Sur le plan de la santé publique, cette solution peut être bonne si elle s’accompagne d’un progrès de la campagne de vaccination et plus précisément d’une amélioration des modalités de tenue des bureaux de vote. Les annonces sur ce point sont à suivre cet après-midi.
Sur le plan de la campagne électorale, elle permettra de disposer de plus de temps pour faire campagne dans des conditions satisfaisantes, ce qui est positif sur le plan du principe de liberté et du principe d’égalité entre les candidats. Toute semaine gagnée de ce point de vue est une bonne nouvelle, la campagne n’ayant pas vraiment démarré.

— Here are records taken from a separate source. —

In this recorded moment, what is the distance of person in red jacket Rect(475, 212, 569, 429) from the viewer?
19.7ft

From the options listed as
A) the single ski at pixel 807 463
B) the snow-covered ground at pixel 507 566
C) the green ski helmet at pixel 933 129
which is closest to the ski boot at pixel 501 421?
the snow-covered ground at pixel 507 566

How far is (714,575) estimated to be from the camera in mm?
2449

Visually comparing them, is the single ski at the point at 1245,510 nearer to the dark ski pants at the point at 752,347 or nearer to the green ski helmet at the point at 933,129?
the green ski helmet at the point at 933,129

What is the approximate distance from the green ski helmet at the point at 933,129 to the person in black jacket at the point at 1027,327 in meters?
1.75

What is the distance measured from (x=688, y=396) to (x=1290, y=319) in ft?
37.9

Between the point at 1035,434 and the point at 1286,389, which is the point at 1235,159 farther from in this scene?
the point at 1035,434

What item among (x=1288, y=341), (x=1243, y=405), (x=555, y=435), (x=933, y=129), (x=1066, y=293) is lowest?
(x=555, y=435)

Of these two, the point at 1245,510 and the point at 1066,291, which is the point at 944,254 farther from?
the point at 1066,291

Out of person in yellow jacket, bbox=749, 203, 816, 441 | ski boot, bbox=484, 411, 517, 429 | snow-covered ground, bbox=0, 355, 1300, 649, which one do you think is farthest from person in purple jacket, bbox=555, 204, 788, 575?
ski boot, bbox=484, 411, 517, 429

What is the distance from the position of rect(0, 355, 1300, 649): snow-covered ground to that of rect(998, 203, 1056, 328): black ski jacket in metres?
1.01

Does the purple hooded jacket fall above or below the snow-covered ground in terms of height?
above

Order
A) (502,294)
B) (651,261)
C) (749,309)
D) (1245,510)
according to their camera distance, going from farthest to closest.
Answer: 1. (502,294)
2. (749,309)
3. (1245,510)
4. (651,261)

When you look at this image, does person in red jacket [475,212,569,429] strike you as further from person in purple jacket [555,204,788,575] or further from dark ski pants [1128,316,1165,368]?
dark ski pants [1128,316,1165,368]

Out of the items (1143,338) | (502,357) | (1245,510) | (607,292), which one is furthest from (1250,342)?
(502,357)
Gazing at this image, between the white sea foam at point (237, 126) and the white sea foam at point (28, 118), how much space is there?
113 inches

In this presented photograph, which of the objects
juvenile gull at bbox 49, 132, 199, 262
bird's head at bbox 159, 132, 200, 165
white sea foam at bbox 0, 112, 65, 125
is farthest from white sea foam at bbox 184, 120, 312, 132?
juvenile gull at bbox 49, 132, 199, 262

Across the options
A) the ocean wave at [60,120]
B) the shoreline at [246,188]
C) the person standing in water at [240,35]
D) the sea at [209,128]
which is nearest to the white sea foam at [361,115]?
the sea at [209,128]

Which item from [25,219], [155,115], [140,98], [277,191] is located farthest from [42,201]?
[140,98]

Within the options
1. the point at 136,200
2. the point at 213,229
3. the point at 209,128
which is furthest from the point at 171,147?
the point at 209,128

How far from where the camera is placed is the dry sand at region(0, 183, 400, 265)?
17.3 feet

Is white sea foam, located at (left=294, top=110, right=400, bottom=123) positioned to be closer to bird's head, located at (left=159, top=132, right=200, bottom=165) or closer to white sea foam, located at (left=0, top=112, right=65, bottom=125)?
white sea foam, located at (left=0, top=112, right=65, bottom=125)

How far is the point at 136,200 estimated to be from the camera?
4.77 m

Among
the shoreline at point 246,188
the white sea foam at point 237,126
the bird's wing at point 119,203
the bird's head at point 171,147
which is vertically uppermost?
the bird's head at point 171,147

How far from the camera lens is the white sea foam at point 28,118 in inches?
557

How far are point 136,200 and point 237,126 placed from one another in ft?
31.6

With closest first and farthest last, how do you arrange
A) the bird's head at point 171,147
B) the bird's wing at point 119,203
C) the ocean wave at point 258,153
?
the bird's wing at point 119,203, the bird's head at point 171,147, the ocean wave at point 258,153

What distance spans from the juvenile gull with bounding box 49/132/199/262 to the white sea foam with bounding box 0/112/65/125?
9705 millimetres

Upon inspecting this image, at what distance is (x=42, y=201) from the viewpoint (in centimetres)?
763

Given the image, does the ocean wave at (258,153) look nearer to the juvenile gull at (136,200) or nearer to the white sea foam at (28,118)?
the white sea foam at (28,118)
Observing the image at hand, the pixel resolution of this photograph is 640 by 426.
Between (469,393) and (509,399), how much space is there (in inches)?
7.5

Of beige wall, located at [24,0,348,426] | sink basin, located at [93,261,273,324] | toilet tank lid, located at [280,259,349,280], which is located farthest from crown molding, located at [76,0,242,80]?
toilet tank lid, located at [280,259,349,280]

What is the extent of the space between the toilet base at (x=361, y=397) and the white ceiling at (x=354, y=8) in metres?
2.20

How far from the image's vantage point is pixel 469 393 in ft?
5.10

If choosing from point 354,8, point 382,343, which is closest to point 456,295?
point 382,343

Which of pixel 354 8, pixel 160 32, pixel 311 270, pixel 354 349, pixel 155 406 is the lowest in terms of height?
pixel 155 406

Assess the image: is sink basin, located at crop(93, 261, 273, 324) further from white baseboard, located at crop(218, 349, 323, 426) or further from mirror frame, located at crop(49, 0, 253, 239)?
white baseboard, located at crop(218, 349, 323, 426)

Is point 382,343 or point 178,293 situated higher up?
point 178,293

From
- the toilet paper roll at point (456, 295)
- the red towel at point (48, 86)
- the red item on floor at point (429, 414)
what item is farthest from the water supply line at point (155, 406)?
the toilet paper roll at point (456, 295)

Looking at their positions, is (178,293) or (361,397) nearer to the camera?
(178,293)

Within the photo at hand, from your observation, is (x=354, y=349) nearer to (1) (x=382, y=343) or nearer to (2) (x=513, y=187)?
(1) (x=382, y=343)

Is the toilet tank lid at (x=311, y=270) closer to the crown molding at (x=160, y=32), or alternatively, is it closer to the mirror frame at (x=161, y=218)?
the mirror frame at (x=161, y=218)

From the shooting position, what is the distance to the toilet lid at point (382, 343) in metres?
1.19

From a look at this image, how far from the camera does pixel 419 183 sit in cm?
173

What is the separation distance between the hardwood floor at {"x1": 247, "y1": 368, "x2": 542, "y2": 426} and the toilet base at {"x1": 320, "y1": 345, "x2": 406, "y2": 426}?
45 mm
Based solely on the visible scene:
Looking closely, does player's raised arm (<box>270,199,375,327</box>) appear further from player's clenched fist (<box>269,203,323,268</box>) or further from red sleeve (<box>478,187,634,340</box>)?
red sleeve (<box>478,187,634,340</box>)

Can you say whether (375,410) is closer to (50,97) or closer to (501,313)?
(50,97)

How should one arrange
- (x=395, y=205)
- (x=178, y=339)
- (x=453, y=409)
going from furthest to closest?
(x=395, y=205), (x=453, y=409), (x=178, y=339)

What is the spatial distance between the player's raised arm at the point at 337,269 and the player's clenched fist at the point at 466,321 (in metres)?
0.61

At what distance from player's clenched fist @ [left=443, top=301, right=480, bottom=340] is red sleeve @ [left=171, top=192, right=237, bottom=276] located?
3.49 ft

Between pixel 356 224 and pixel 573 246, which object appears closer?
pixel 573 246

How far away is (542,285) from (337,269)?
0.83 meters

Si l’on peut évidemment, comme on l’a fait de nombreuses fois sur ce blog et en dernière analyse dans un article analysant la légitimité des élections en période d’épidémie publié dans The Conversation, regretter que la France ne se soit pas adaptée à la pandémie du point de vue du droit électoral, ce qui encore une fois nous a enfermé dans la logique mortifère du report, il n’y a pas lieu de critiquer spécialement cette idée de reporter les élections départementales et régionales d’une semaine.
L’important est que les choses soient maintenant stabilisées et que l’on puisse enfin envisager cette campagne électorale dans des conditions de sécurité juridique satisfaisantes.